You can use any type or brand of beer you like, but know that beers with a higher yeast content will rise better. This example uses a strong stout which gives something of a black-bread-type taste, but for a lighter colour and milder taste, simply choose a different beer. Top tip: beers brewed in Germany usually have the perfect combination of yeast content, mild taste and pale colour.
Here’s How to Make It
First, grease your loaf tin with a little butter, then blitz the nuts and set them aside. Go outside and pick your herbs (here, I’ve chosen parsley, oregano and rosemary), chop them and set aside. Preheat the oven to 180C (350F).
In a large mixing bowl, combine the flour and sugar, then make a well in the centre.
Gently pour the beer into the well. It will foam up quite a lot!
Add the cheese and the herbs, then mix with a knife or similar (I find a cake icer works well) until just combined. It is very important not to overwork the dough, otherwise the gluten strands will tighten, resulting in a bread that is too dense and heavy.
Turn the mixture into your loaf pan, and gently flatten it a little. Sprinkle the nuts on top (optional) and press them lightly into the batter so they don’t roll off. Bake for 50 minutes or until a skewer comes out clean.
Once removed from the oven, pour the melted butter over the top. Leave the loaf in the tin to cool completely. I mean, if you can wait that long…

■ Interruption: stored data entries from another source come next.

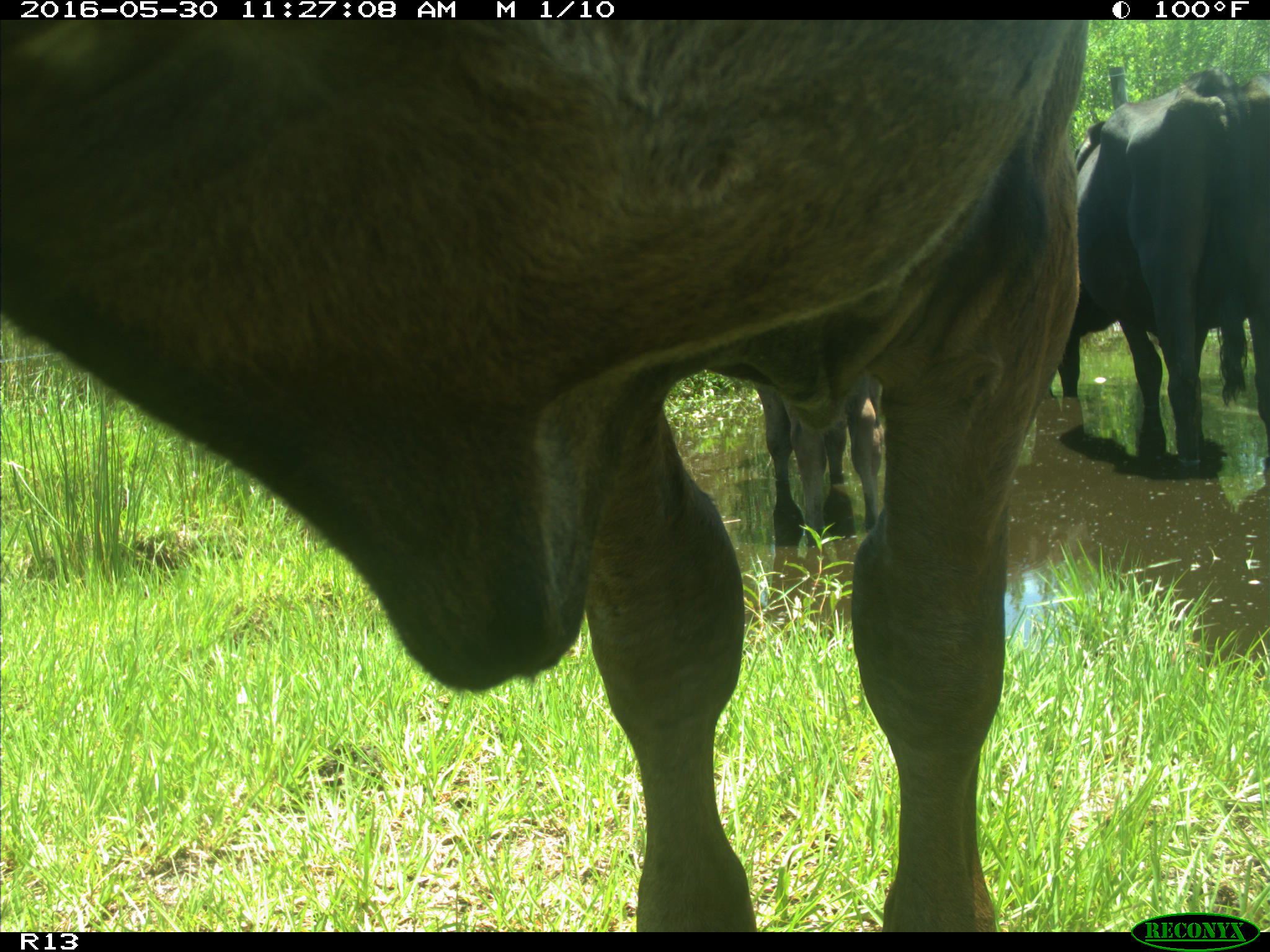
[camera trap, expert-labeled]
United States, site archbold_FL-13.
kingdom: Animalia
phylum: Chordata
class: Mammalia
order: Artiodactyla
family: Bovidae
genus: Bos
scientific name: Bos taurus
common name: domestic cow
Bos taurus (domestic cow).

Beer Bread with Herbs & Nutty Topping
- 1 loaf tin
- 1 Oven
- 1 large mixing bowl
- 1 blender or food processor optional- for crushing nuts
- 1 wire cooling rack
- baking paper
- 3 1/2 cups self-raising flour
- 375 ml beer
- 1/4 cup sugar standard white sugar is fine
- 4 tbsp butter, melted
- 1/2 cup cheese, grated
- 1/2 cup fresh herbs, chopped
- 1 handful nuts of your choice, crushed
- Grease your loaf tin with a little of the butter.
- Blend or pulse the nuts briefly in a food processor. (If you have neither, enclose them within a teatowel or thick plastic bag and bash with a meat mallet). Set aside in a bowl.
- Pick your fresh herbs, chop them, and set aside in a bowl.
- preheat the oven to 180C (350F).
- In a large mixing bowl, combine the flour and sugar together.
- Mix in the cheese and herbs (if using) and combine well.
- Make a well in the centre of the mixture and pour in the beer. Mix it with a knife until the foam subsides & all the flour is absorbed. Do NOT over-mix or you risk the bread becoming too hard.
- Place the dough in the loaf tin.
- Sprinkle the top with the nuts and press them in just a tiny bit.
- Bake for approximately 50 minutes or until golden brown. Insert a wooden skewer in the centre- if it comes out clean & dry, the loaf is done.
- Remove from the oven.
- Pour the melted butter over the top and sides of the loaf. Leave to cool in the tin.